Material supplied:
** BEGIN **
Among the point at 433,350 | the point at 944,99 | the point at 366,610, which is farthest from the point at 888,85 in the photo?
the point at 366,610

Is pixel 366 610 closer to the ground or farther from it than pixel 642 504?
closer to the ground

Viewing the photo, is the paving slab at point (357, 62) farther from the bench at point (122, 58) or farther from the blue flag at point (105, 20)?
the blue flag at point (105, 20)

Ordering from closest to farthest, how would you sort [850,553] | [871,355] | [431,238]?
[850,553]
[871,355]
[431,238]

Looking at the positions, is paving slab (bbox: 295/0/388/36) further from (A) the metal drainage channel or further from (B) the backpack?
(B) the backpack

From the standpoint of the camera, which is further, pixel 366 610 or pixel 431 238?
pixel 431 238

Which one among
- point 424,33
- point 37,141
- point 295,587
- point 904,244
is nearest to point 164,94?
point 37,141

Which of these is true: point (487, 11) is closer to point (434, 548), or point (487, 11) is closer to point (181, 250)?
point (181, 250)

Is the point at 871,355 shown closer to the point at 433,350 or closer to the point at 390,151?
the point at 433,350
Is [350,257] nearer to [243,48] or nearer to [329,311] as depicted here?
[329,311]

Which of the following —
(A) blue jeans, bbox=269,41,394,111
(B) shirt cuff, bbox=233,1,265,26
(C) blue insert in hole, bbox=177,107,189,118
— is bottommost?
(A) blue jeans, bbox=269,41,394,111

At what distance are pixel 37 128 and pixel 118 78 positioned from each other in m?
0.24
** END **
Problem statement: Rewrite all of the entries above, replacing "paving slab" with "floor tile" and leaving everything else unchanged.

Task result:
Among the point at 433,350 | the point at 944,99 | the point at 366,610, which is farthest from the point at 888,85 in the photo?
the point at 366,610

Is pixel 366 610 closer to the ground or farther from it than pixel 642 504?
closer to the ground

Viewing the photo, is the floor tile at point (357, 62) farther from the bench at point (122, 58) or farther from the blue flag at point (105, 20)?
the blue flag at point (105, 20)

Ordering from closest to farthest, how would you sort [850,553] | [871,355] | [431,238]?
[850,553]
[871,355]
[431,238]

Looking at the positions, is floor tile (bbox: 295/0/388/36) further from (A) the metal drainage channel or further from (B) the backpack?
(B) the backpack

From the standpoint of the camera, which is further, pixel 366 610 or pixel 431 238?
pixel 431 238

Which one among
- point 424,33
- point 37,141
- point 295,587
- point 904,244
is nearest to point 164,94?
point 37,141

Which of these is true: point (487, 11) is closer to point (434, 548), or point (487, 11) is closer to point (181, 250)?
point (181, 250)

Is the point at 871,355 shown closer to the point at 433,350 or closer to the point at 390,151?
the point at 433,350
Is [350,257] nearer to [243,48] or nearer to [329,311] as depicted here?
[329,311]

Which of the following —
(A) blue jeans, bbox=269,41,394,111
(B) shirt cuff, bbox=233,1,265,26
(C) blue insert in hole, bbox=177,107,189,118
— is bottommost?
(A) blue jeans, bbox=269,41,394,111

At what distance are pixel 37 128 and pixel 118 78 positioned from each other in m?
0.24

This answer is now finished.